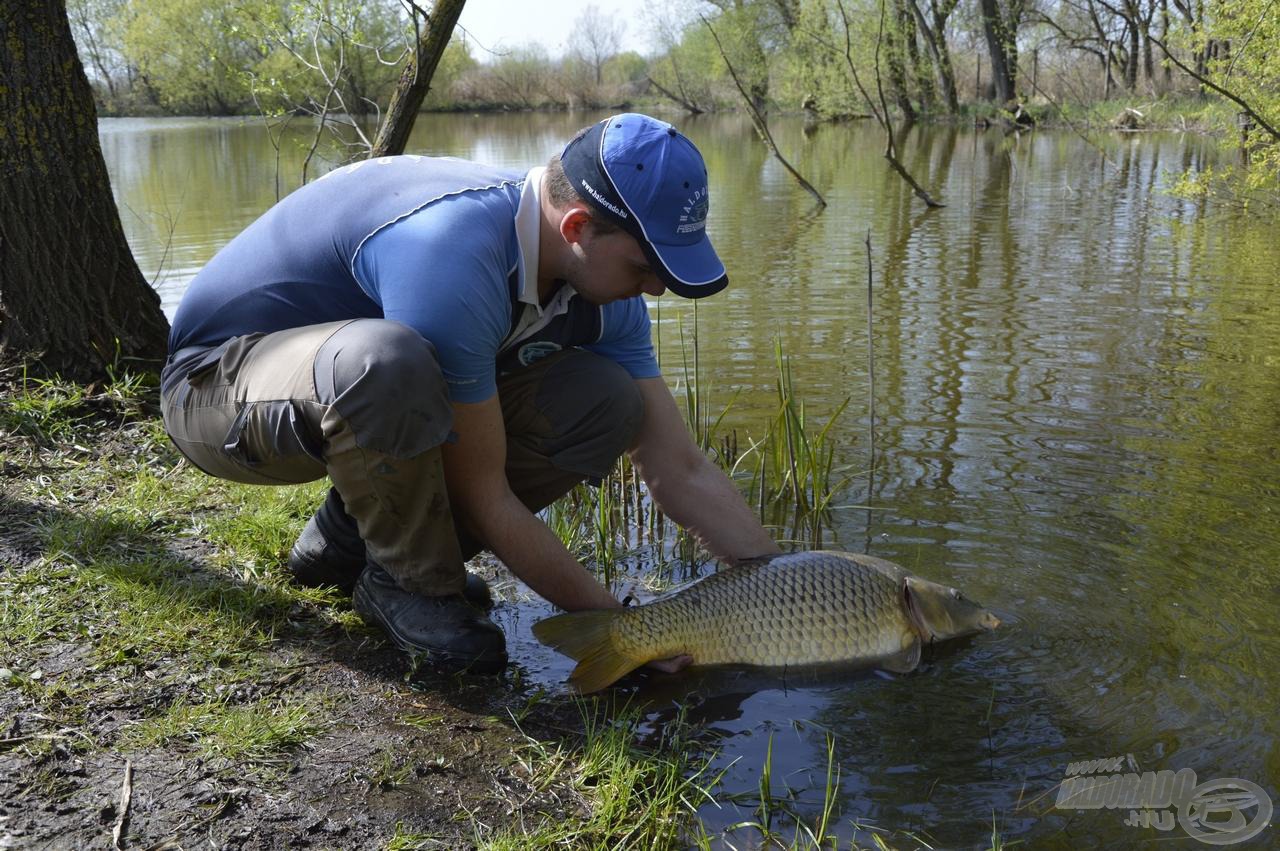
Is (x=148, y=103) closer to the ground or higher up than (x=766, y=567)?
higher up

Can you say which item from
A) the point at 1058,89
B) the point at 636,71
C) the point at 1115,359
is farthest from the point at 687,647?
the point at 636,71

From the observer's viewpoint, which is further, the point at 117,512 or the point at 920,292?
the point at 920,292

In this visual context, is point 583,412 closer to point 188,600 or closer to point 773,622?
point 773,622

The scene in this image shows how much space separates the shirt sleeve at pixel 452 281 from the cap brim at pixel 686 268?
362 millimetres

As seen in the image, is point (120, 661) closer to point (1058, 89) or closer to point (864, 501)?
point (864, 501)

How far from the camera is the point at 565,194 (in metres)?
2.49

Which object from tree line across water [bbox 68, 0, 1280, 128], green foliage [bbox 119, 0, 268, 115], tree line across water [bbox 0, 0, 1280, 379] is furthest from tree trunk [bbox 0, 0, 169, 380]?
green foliage [bbox 119, 0, 268, 115]

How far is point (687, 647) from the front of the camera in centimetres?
280

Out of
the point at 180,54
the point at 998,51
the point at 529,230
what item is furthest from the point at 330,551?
the point at 180,54

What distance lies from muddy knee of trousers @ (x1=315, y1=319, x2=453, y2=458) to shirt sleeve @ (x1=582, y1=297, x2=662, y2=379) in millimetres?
753

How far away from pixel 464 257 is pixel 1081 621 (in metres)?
2.15

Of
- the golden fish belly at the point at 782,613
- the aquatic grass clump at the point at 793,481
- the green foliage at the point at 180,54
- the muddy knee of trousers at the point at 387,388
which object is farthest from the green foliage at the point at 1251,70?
the green foliage at the point at 180,54

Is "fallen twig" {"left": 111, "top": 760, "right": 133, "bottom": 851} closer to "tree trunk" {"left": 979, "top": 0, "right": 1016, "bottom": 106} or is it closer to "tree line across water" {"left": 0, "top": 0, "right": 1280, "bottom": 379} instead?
"tree line across water" {"left": 0, "top": 0, "right": 1280, "bottom": 379}

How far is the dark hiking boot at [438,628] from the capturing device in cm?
271
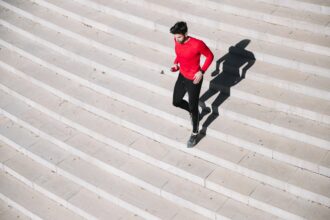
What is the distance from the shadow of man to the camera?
29.6 feet

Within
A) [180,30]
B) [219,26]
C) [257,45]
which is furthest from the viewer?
[219,26]

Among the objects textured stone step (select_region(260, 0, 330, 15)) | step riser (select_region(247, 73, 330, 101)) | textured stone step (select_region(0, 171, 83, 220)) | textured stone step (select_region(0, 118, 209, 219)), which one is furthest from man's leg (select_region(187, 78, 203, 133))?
textured stone step (select_region(260, 0, 330, 15))

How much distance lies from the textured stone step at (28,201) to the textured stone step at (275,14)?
4239 millimetres

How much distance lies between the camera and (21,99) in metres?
10.5

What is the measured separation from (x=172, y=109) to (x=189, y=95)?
1108mm

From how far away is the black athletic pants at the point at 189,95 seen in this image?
804 centimetres

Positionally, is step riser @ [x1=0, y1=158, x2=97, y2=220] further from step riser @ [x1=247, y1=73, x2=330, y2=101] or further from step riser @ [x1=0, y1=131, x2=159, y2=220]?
step riser @ [x1=247, y1=73, x2=330, y2=101]

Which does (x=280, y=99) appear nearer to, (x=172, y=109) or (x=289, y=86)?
(x=289, y=86)

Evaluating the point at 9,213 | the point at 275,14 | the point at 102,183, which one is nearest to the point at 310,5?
the point at 275,14

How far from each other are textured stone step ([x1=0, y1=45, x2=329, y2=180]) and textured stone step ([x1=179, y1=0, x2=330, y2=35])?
162 cm

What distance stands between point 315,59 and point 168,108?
2339 mm

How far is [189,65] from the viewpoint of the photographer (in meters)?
7.84

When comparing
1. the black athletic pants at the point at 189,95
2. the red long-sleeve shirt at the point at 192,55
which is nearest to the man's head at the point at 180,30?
the red long-sleeve shirt at the point at 192,55

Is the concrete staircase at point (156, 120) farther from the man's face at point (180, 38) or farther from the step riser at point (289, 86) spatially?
the man's face at point (180, 38)
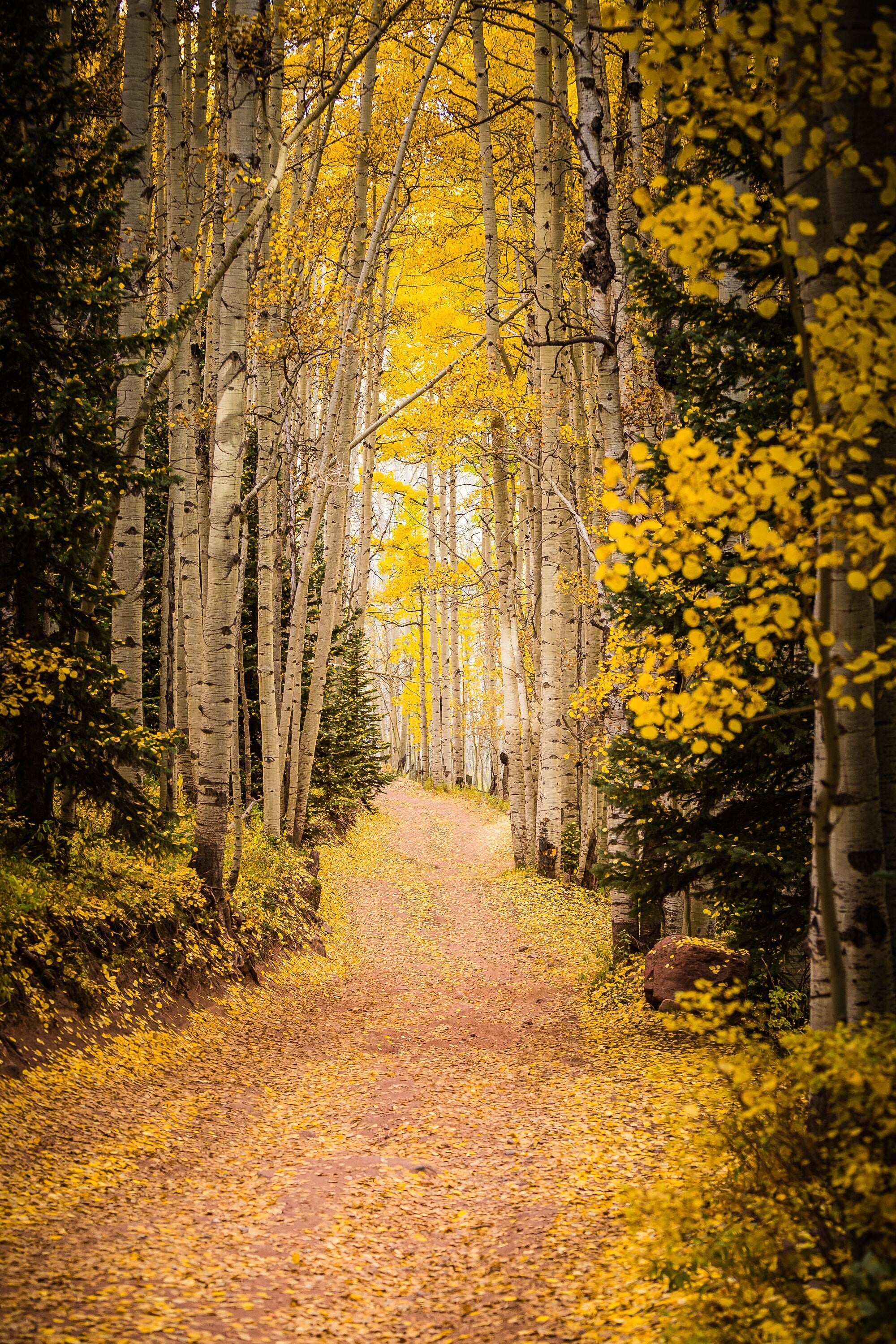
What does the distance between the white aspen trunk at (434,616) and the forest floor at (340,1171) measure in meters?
13.3

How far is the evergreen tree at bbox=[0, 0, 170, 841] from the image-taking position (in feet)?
18.3

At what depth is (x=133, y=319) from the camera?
25.2 ft

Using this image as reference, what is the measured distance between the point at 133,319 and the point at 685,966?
7.79m

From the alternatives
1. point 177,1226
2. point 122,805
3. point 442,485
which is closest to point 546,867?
point 122,805

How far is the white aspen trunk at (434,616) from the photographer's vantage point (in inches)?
882

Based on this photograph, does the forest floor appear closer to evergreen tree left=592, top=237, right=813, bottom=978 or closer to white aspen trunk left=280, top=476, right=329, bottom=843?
evergreen tree left=592, top=237, right=813, bottom=978

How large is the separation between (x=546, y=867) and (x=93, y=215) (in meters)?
10.3

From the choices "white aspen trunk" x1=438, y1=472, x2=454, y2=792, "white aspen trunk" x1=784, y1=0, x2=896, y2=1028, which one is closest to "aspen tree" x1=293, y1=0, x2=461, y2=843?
"white aspen trunk" x1=784, y1=0, x2=896, y2=1028

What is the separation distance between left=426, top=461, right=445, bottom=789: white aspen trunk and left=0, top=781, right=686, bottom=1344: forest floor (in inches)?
526

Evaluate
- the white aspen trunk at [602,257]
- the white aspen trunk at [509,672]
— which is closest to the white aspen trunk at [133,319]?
the white aspen trunk at [602,257]

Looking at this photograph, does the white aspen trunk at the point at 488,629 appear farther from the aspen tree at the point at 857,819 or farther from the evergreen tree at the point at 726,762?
the aspen tree at the point at 857,819

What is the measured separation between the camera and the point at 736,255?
4426 millimetres

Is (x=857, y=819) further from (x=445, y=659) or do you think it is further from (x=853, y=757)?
(x=445, y=659)

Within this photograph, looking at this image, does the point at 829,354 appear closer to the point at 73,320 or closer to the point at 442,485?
the point at 73,320
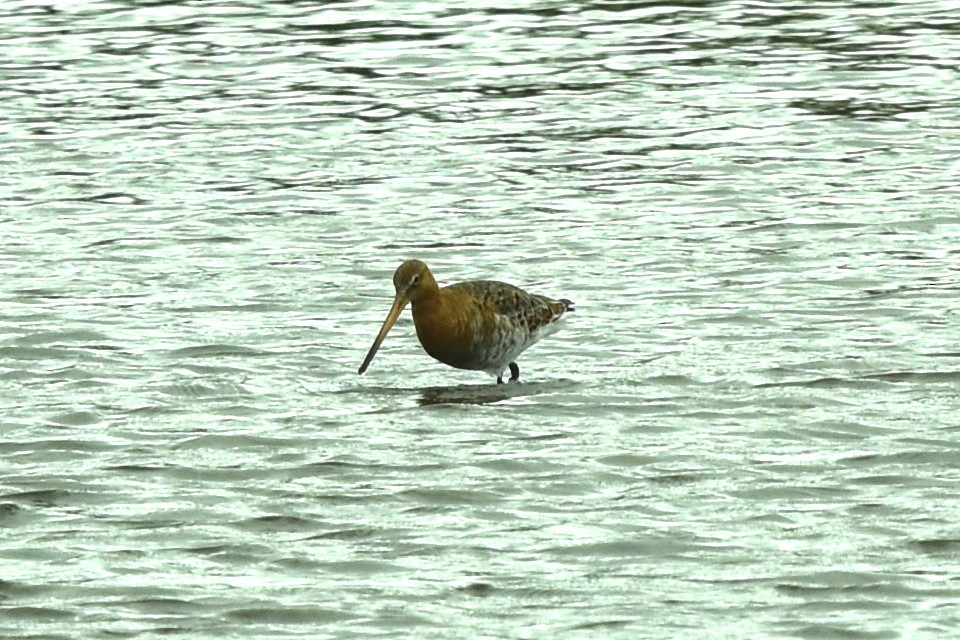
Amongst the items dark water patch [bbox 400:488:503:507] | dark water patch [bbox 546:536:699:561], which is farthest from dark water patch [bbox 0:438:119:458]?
Result: dark water patch [bbox 546:536:699:561]

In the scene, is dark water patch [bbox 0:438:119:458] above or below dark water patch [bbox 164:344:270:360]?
above

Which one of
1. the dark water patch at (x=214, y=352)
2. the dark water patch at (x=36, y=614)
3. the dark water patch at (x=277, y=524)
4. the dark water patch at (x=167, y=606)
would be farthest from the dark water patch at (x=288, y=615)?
the dark water patch at (x=214, y=352)

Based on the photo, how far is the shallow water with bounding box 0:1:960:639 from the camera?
9477mm

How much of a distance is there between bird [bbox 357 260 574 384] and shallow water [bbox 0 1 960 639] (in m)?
0.23

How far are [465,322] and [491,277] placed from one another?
2.87 meters

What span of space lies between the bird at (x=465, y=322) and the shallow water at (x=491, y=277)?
23 centimetres

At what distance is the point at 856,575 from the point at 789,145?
11.1 meters

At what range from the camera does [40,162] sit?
20.0 meters

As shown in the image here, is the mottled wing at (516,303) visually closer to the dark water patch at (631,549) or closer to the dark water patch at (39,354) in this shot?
the dark water patch at (39,354)

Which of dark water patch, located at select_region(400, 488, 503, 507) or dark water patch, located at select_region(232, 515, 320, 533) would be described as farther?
dark water patch, located at select_region(400, 488, 503, 507)

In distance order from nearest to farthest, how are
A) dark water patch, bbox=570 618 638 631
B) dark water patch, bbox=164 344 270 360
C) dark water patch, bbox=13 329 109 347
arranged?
dark water patch, bbox=570 618 638 631
dark water patch, bbox=164 344 270 360
dark water patch, bbox=13 329 109 347

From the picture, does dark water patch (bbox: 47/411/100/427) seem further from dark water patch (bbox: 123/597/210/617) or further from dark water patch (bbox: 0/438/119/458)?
dark water patch (bbox: 123/597/210/617)

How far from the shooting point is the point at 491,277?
16234 mm

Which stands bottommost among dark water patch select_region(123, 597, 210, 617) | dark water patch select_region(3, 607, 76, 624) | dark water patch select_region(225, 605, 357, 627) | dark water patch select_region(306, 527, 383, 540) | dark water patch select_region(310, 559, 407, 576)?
dark water patch select_region(306, 527, 383, 540)
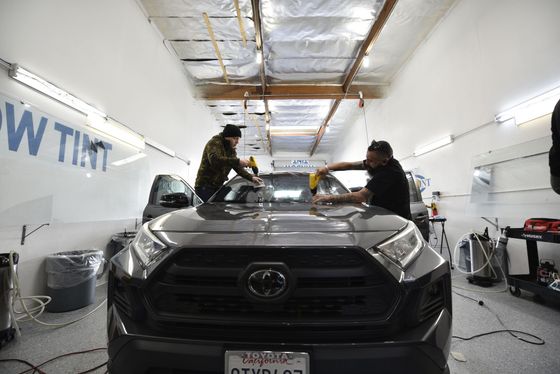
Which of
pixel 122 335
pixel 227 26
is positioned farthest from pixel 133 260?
pixel 227 26

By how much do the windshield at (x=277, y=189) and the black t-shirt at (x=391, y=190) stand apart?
0.74 feet

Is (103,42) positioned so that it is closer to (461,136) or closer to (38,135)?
(38,135)

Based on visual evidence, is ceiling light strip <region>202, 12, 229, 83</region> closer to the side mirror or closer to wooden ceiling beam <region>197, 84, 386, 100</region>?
wooden ceiling beam <region>197, 84, 386, 100</region>

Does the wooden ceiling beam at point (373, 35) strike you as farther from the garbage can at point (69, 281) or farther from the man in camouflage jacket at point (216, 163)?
the garbage can at point (69, 281)

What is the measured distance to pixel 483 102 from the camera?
11.7 feet

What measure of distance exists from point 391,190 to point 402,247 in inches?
43.2

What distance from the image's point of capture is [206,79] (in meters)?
6.19

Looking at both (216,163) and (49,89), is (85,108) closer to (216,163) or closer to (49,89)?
(49,89)

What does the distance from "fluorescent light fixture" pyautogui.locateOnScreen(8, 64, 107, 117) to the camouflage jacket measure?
154 centimetres

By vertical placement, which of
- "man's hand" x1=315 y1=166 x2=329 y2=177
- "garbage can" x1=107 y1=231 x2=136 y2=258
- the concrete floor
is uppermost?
"man's hand" x1=315 y1=166 x2=329 y2=177

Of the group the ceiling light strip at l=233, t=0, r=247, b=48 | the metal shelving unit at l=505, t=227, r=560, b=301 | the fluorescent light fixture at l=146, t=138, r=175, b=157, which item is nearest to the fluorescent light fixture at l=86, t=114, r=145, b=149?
the fluorescent light fixture at l=146, t=138, r=175, b=157

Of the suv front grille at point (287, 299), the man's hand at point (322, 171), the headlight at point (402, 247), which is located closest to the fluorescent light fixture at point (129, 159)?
the man's hand at point (322, 171)

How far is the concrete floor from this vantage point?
1.47 m

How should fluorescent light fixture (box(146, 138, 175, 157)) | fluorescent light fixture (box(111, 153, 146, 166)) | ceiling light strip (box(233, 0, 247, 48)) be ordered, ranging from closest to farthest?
fluorescent light fixture (box(111, 153, 146, 166)) → ceiling light strip (box(233, 0, 247, 48)) → fluorescent light fixture (box(146, 138, 175, 157))
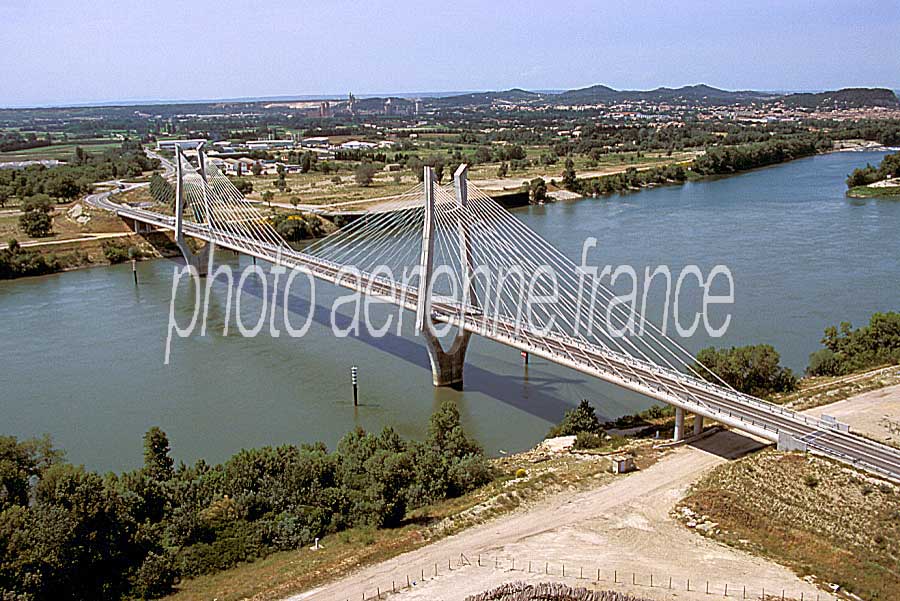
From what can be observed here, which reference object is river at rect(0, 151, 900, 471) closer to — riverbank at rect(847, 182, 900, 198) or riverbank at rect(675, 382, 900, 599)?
*****
• Written instruction: Exactly as written, set down the lines from the line holding "Of the suv front" to the last line of the data, both ends included, pictures excluded.

• Written reply:
Of the suv front grille at point (287, 299), the man's hand at point (322, 171), the headlight at point (402, 247), which is located closest to the fluorescent light fixture at point (129, 159)?
the man's hand at point (322, 171)

How far is the concrete floor from this vantage point?
1.47 m

How should fluorescent light fixture (box(146, 138, 175, 157)) | fluorescent light fixture (box(111, 153, 146, 166)) | ceiling light strip (box(233, 0, 247, 48)) be ordered, ranging from closest to farthest?
fluorescent light fixture (box(111, 153, 146, 166)) → ceiling light strip (box(233, 0, 247, 48)) → fluorescent light fixture (box(146, 138, 175, 157))
From what can be observed here, which reference object is river at rect(0, 151, 900, 471) closer to — riverbank at rect(847, 182, 900, 198) or riverbank at rect(675, 382, 900, 599)?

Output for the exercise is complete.